BEGIN Text passage

What if everyone doesn't agree?  I don't.  So yes as I pointed out if you have complete unanimous agreement of every coinholders, merchant, developer, exchange, etc then sure you can make a change.  Baring that what happens when some sites start advertising prices in old BTC and some in new BTC?  Someone on new version of client sends 1 BTC to someone with newever version of client.  Each one things the other messed up because on their clients they see a different amount.    MtGox prices in "old BTC" but doesn't call it old BTC it simply is BTC and BTC-e prices in "new BTC" but also calls it BTC.

Quick 1.23 BTC is it old BTC or new BTC?

It isn't going to happen just like tomorrow we could decide a meter isn't a meter it is a "new meter" which will also confusingly be called a meter expect it is 3x as long as an "old meter" which will also be called a meter.  That could happen, but it won't because it would be stupid and pointless.

Quote
Of course, the real issue is that it becomes uneconomical to send less than 1 mBTC (100,000 Satoshis) and have it confirmed quickly due to fees that the client and/or miners require. Fees will only get more expensive as traffic increases. There are other threads looking at that issue though.

Fees have been reduced in the past, will be reduced again in the next version, and will likely be continually reduced and decentralized more in the future.   There is no required fee on high priority transactions.  The min mandatory fee only exists as a spam prevention mechanism to protect the network from Denial Of Service attacks.  It can be continually lowered to a point which balances the needs of the network with the need to protect the network.
6569  Other / Beginners & Help / Re: Incentive for miner in shared pool not to cheat? on: April 09, 2013, 05:55:27 PM
Nice, thanks!  That's good to know.  So the "winning number" is already bound to the target account that will be receiving the bounty, so there's no way somebody can cheat and keep the bounty for themselves.


Well it is more complicated and secure than that. A solved block is only good as single specific entity.  Change any aspect of the block (timestamp, previous block hash, remove any transactions, add a transaction, etc) then the block will have a new random block hash which will not meet the difficulty target.

END Text passage

### Required tasks:
a – In the Bitcoin forum discussion, what purpose does the minimum mandatory fee serve?
b – Extend the Bitcoin forum discussion, starting right after its final sentence.

BEGIN Provided material

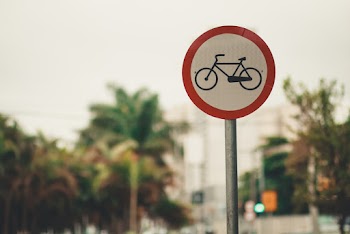 Selective Focus Photo of Bicycle Road Sign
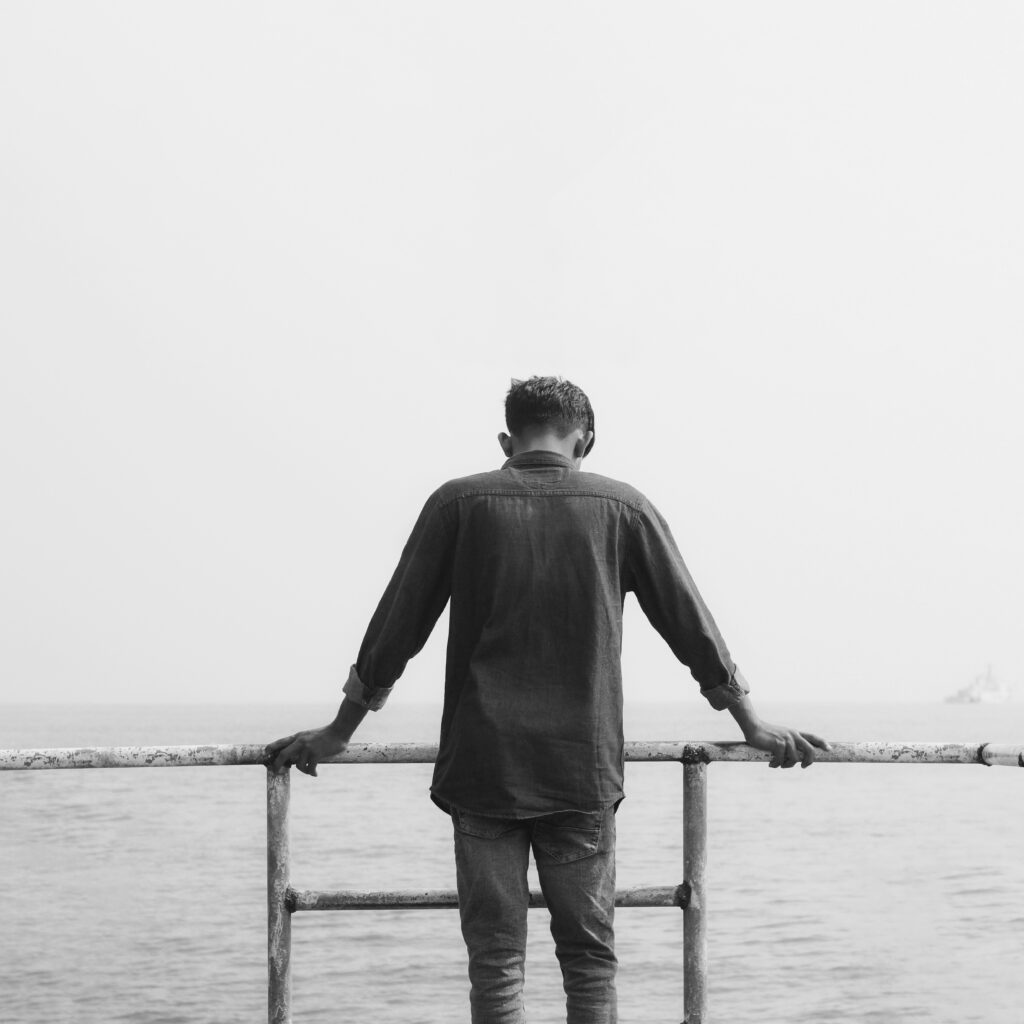 Person standing by ocean railing.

END Provided material

### Outputs in order:
a – It serves only as a spam prevention mechanism that protects the network from Denial Of Service attacks.

b –
6570  Other / Beginners & Help / Re: Crediting transaction fees back to original miners after split on: April 09, 2013, 05:51:31 PM
You keep interchanging the words blocks and transactions.

They are distinct and different objects.

A transaction is a transaction. 
A block is a collection of transactions.

A block references the block hash of the previous block.   This cryptographically links the blocks together to securely forms the blockchain.

Quote
Also, I thought transaction fees were something that continuously kept being generated over time, as value is spent and sent around the network, eventually trickling back to the original miner who found the block, essentially paying them a dividend over time.  Or, is it a one-time reward, as you mentioned below in your example?

Weirdly nobody has ever mentioned this for like three years and then suddenly this week you are like the third or fourth person who had that misconception.

No a transaction fee is paid on a single tx.  It becomes part of the single block reward for the block where the tx is added.  The block reward is paid to a single miner (or in the case of a pool the single pool) which solved the block.  There is no perpetuate revenue stream from a single transaction.  Now new transactions (and thus new fees) are continually being created but each tx and its fee is separate.
6571  Other / Beginners & Help / Re: Incentive for miner in shared pool not to cheat? on: April 09, 2013, 05:32:41 PM
The hash the miners are looking for only solve a particular exact block.  Part of the block is the reward address where the block subsidy and all tx fees will be sent.  Change anything in the block (including the coinbase = miner compensation tx) and the block has a new header and the "winning hash" is no longer valid for the modified block.

A miner could withhold the "winning hash" (to reduce everyone's compensation including his own) but the block hash is simply a number that solves a particular, exact block.  It is utterly useless (just as useless as any other random number) for any other purpose.
6572  Other / Beginners & Help / Re: Crediting transaction fees back to original miners after split on: April 09, 2013, 05:26:18 PM
None of that is correct.

A transaction is a transaction.
A block is a collection of transactions.
All blocks reference the prior block creating a blockchain.
The collectively forms the public ledger. A record that can be used to authenticate future transactions.

Unconfirmed transactions are relayed between nodes.
The pool of unconfirmed txs is called the memory pool.
When miners begin to work on a new block they take txs from the memory pool, put them into the block (a simplification) and search for a solution to the block.
Transaction fee (plus block subsidy - currently 25 BTC) is paid to the miner who solves the block.
When a block is solved it is relayed to all peers who verify it and add it to the blockchain.

If the block you solve has 230 txs with fees totally 1.1 BTC you (as the miner who solved the block) would receive 26.1 BTC (1.1 BTC tx fees + 25 BTC subsidy).  Most miners today work in pools, in this case the pool is actually the "miner".
6573  Bitcoin / Development & Technical Discussion / Re: Proposed solution to "lost coins" on: April 09, 2013, 03:36:27 PM
1) It is theft.  The "lost coins" (including not so lost ones) don't belong to you.

2) It is changing the rules after the fact.  If Bitcoin implemented this from day 1 it would be not quite as bad but there is a "social contract" in Bitcoin.  Here are the rules, the system is volentary, if you don't like them you don't need to use them.  Changing the rules after the fact is a bait and switch.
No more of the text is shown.